A frequency analysis is performed on a group of audio data sampled from the audio signal and A / D converted, and the amplitude spectrum or power spectrum obtained thereby is used to calculate the amplitude or power of the fundamental wave and each harmonic component included in the audio frequency domain. A speech recognition method characterized in that the ratio of the amplitude or power of each of the fundamental wave and each harmonic component is obtained as a contribution rate, and phonemes of consonants and vowels are specified from the appearance of the contribution rate.

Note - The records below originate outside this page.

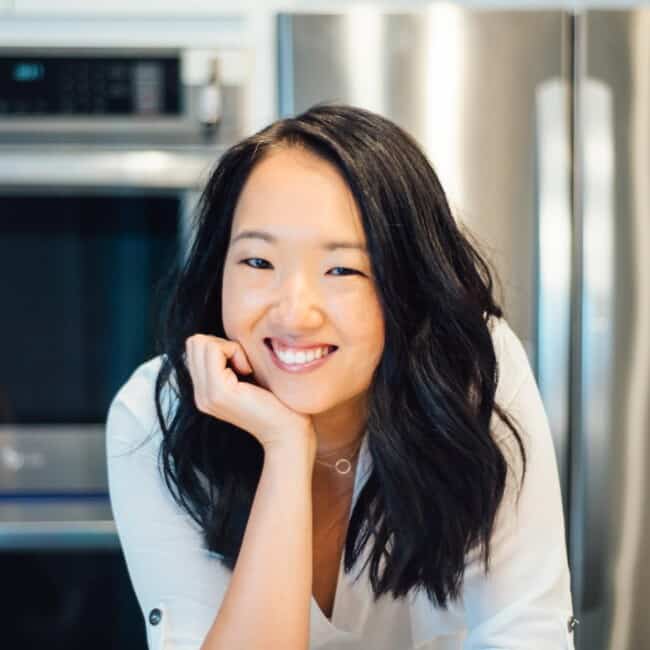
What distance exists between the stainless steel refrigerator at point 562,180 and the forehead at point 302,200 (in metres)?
0.58

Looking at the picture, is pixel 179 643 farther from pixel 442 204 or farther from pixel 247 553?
pixel 442 204

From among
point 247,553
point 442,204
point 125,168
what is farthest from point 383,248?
point 125,168

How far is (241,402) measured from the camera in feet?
3.67

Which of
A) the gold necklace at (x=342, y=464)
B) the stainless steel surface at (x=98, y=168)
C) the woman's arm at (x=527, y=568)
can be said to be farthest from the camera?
the stainless steel surface at (x=98, y=168)

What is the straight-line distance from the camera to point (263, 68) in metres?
1.61

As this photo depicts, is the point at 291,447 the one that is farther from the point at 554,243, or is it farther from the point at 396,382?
the point at 554,243

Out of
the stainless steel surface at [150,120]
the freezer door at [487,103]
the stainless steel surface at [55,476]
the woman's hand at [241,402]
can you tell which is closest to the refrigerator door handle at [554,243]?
the freezer door at [487,103]

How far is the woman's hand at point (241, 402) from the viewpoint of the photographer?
1.12 metres

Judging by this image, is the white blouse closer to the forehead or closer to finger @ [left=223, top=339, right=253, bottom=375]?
finger @ [left=223, top=339, right=253, bottom=375]

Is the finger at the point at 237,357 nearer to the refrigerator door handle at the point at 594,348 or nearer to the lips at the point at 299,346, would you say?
the lips at the point at 299,346

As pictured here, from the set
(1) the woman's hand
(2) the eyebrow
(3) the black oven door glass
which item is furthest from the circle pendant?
(3) the black oven door glass

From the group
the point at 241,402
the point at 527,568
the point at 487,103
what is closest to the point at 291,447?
the point at 241,402

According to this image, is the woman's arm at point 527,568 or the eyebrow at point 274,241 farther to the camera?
the woman's arm at point 527,568

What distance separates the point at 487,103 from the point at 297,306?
0.73 meters
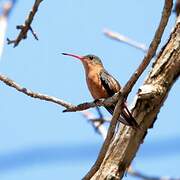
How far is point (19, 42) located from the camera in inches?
143

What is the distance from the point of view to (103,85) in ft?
12.3

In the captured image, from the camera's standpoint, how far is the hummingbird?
3.41 meters

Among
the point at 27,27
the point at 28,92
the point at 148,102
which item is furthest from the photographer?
the point at 148,102

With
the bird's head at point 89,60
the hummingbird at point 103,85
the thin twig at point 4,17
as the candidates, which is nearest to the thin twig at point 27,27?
the thin twig at point 4,17

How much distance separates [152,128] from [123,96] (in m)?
1.00

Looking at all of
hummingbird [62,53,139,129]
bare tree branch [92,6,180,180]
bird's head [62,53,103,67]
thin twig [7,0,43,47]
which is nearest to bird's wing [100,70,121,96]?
hummingbird [62,53,139,129]

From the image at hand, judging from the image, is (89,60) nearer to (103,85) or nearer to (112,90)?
(103,85)

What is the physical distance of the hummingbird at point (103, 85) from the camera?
3.41 metres

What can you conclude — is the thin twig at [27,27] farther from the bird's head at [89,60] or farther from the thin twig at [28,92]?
the bird's head at [89,60]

The speech data group is divided into a consonant region and a vowel region, and the contribution rate is obtained by frequency analysis of the speech data group of the consonant region and the speech data group of the vowel region, and from the appearance of the contribution rate in each speech data group, the consonant 2. The speech recognition method according to claim 1, wherein phonemes of vowels are specified.

The ratio of the amplitude of each of the fundamental wave and each harmonic component to the sum of the amplitudes of the fundamental wave and each harmonic component included in the audio frequency region is used as the contribution rate. Speech recognition method.

The voice according to any one of claims 1 to 3, wherein the voice data group is sequentially subjected to frequency analysis for each analysis section of N pieces of voice data, and a contribution rate is obtained for each analysis section. Recognition method.

5. The speech recognition method according to claim 1, wherein a frequency analysis is performed after a window function process is performed on the speech data group.

The speech recognition method according to claim 1, wherein a Hamming window is used for window function processing, and fast Fourier analysis is used for frequency analysis.